What I like most is this kind of documenting something which is in constant change. All these artists pay no attention to me after a while; they have to focus completely on their rehearsals or concerts, so I can just hover around them, trying my best not to disturb anyone. And something else, I feel a great joy when I see their reaction when looking at the photos, they are so focused that most of the time are unaware of how it looks from outside.
PT: The integration of technology into our daily lives has consistently made the experience of taking photographs easier and easier. Do you see this as purely good, or are there pitfalls to be aware of?
SM: 50 or 100 years ago there were only a handful of photographers in any major town. All of their work, if you can find it today, would be considered a masterpiece. But I believe that only a few of these handfuls were actually very good, the others simply had access to the technology of the times and were offering a service and nothing more. These days, with such easy access to technology and mobile phones, everybody is a photographer, and just as before, only a few are actually good. What exactly this means to us and to our society? It means that creativity, or access to the arts (if you consider photography as part of it) is available to the masses and this is surely a good thing for the human being who strives for expressing herself artistically. On the other hand, in my opinion, such a broad penetration of wanna-be photographers has diluted the impact that photography once had over its viewers. But the benefit of technology is more important than its pitfalls, without it, thousands of people who emerge every year as important photographers worldwide, would simply not have had a chance to exist.
PT: What artistic endeavors do you dream of having the opportunity to pursue in your future?
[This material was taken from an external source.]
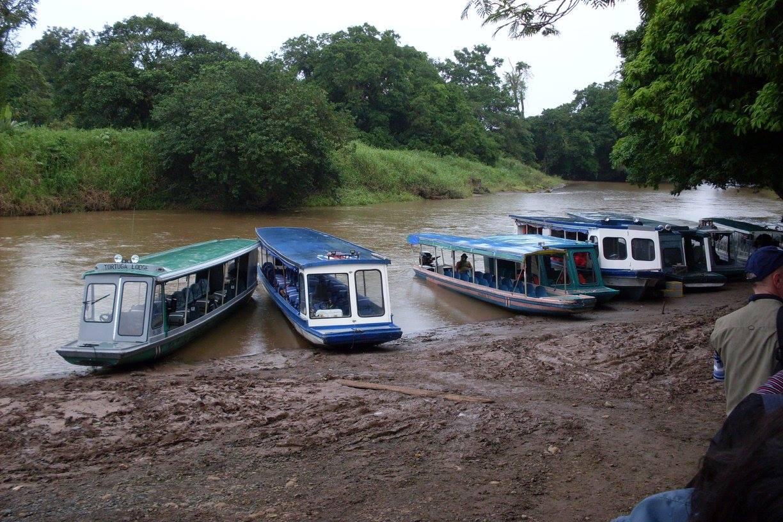 boat to tortuguero.jpg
SM: I dream of finding a patron who would support me in accessing some of the far away corners of our world, were I could document people’s lives and habitats and bring these stories back to my part of the world.
PT: What advice do you have for young photographers?
SM: Here are some of the words of advice I would say to a starting photographer: look into the past and study the work of the photographers and do it with an open mind of a 3 year-old; when you show your work to anyone, make sure you are showing only your best selection – fewer is better – I always considered this as a must; ask a friend you trust to revisit your selection and accept her view, even if at the moment you might feel hurt, let it hover in the back of your mind for a couple of days until you take the final decision; print only on good quality paper and always frame your works, give your photos a good start in life, your audience will spend more time in front of your images if they see you took time in preparing them.